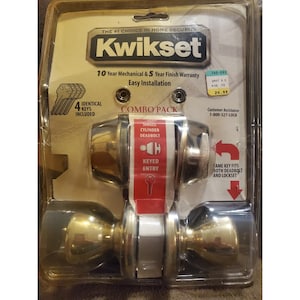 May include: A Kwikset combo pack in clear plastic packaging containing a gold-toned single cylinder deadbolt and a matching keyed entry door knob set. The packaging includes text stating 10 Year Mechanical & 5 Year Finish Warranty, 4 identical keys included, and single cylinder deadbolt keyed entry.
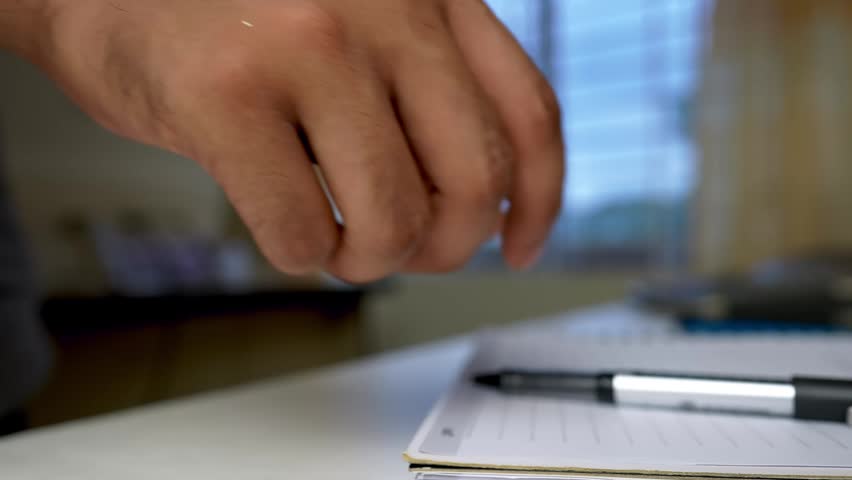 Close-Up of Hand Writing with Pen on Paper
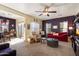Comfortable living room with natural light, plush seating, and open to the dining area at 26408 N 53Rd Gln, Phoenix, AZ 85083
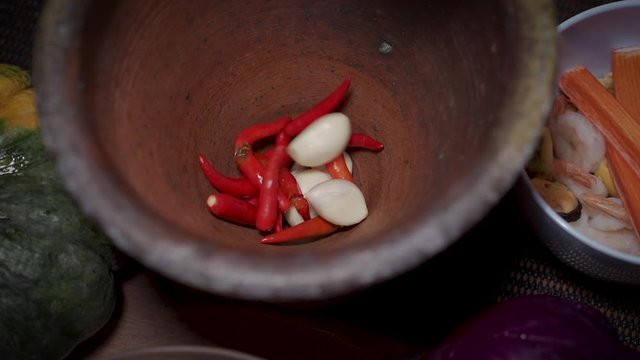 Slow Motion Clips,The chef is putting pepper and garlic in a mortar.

▬▬▬▬▬▬▬▬▬▬

WORK INSTRUCTION
Reproduce word for word the lines running from the line with "Comfortable living room" through the end of the data, both included, and nothing else; leave out the pictures.

SOLUTION TO THIS EXERCISE
Comfortable living room with natural light, plush seating, and open to the dining area at 26408 N 53Rd Gln, Phoenix, AZ 85083
 Slow Motion Clips,The chef is putting pepper and garlic in a mortar.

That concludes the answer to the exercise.